- Relator(a)
- Ministro Reynaldo Soares da Fonseca
- Órgão julgador
- Quinta Turma
- Data do julgamento
- 26/08/2024
- Data de publicação
- 28/08/2024
STJ – Acórdão, Rel. Ministro Reynaldo Soares da Fonseca, Quinta Turma, j. 26/08/2024, p. 28/08/2024
AGRAVO REGIMENTAL EM PEDIDO DE EXTENSÃO EM RECURSO ORDINÁRIO EM HABEAS CORPUS. ALEGAÇÕES CONTRA A DECISÃO MONOCRÁTICA QUE CONCEDEU A ORDEM DE OFÍCIO AO PACIENTE. MATÉRIA JÁ EXAMINADA POR ESTA CORTE EM SEDE DE AGRAVO REGIMENTAL. REITERAÇÃO. NÃO CABIMENTO. PEDIDO DE EXTENSÃO. ART. 580 DO CÓDIGO DE PROCESSO PENAL. SIMILITUDE FÁTICO-PROCESSUAL. AUSÊNCIA DE ILEGALIDADE. AGRAVO PARCIALMENTE CONHECIDO E DESPROVIDO. 1. A decisão que concedeu a ordem de ofício ao paciente já foi objeto de agravo regimental nesta Corte, ocasião em que foram examinadas as alegações ora apresentadas.
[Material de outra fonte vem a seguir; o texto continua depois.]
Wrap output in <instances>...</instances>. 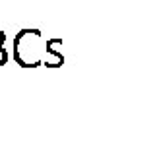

Incabível, portanto, mesmo exame da mesma matéria. 2. O deferimento do pedido de extensão exige que o corréu esteja na mesma condição fático-processual daquele já beneficiado, a teor do artigo 580 do Código de Processo Penal. 3. Hipótese na qual a conduta de ambos os acusados é equivalente, tendo sido ambos presos pela mesma decisão, com base em idênticos fundamentos. 4. As razões adotadas para a revogação da prisão do paciente são aplicáveis ao requerente. Ou seja, "verifica-se que a própria denúncia destaca seu papel subordinado no grupo, referindo-se a ele como mera 'mula'", e que "sua suposta atividade na estrutura criminosa era restrita a atos subalternos, não havendo demonstração de profundo envolvimento, ou que sua liberdade, diante da desarticulação do grupo, possa representar efetivo risco de continuidade dos atos criminosos". Desse modo, cabível a revogação da custódia, com a mesma ressalva de que "são fortes os indícios de sua participação em grupo criminoso responsável, em tese, pela comercialização ilícita de elevadas quantidades de drogas de natureza especialmente deletéria, o que justifica que sua liberdade seja condicionada ao cumprimento de medidas cautelares alternativas". 5. Agravo parcialmente conhecido e desprovido. (AgRg no PExt no HC n. 904.236/RS, relator Ministro Reynaldo Soares da Fonseca, Quinta Turma, julgado em 26/8/2024, DJe de 28/8/2024.)